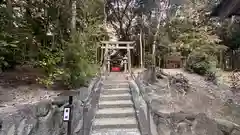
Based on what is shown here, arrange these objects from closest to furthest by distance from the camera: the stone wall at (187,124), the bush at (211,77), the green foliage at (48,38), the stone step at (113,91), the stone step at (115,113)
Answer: the stone wall at (187,124)
the green foliage at (48,38)
the stone step at (115,113)
the stone step at (113,91)
the bush at (211,77)

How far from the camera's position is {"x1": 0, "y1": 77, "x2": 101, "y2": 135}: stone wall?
3523 mm

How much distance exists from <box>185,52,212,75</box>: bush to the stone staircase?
15.3 ft

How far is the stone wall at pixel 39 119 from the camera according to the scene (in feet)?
11.6

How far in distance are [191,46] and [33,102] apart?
9133 millimetres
•••••
WHAT THIS TASK INVOLVES: Rewrite all the records with "camera" replaced by "viewer" and everything else unchanged. Leave the pictures out.

ANSWER:
Based on what is shown here, arrange these objects from closest to furthest by distance from the viewer: the stone wall at (187,124), the bush at (211,77), the green foliage at (48,38), the stone step at (113,91), the stone step at (115,113)
Answer: the stone wall at (187,124)
the green foliage at (48,38)
the stone step at (115,113)
the stone step at (113,91)
the bush at (211,77)

How far from the viewer's position is {"x1": 0, "y1": 77, "x2": 101, "y2": 135}: stone wall?
3523 mm

How much distance exists from <box>185,52,212,75</box>: bush to the stone staircase?
15.3 ft

How far is the stone wall at pixel 39 119 from the viewer according to the scene (in feet)?
11.6

How far in distance are [191,46] and [33,102] apart?
9133 millimetres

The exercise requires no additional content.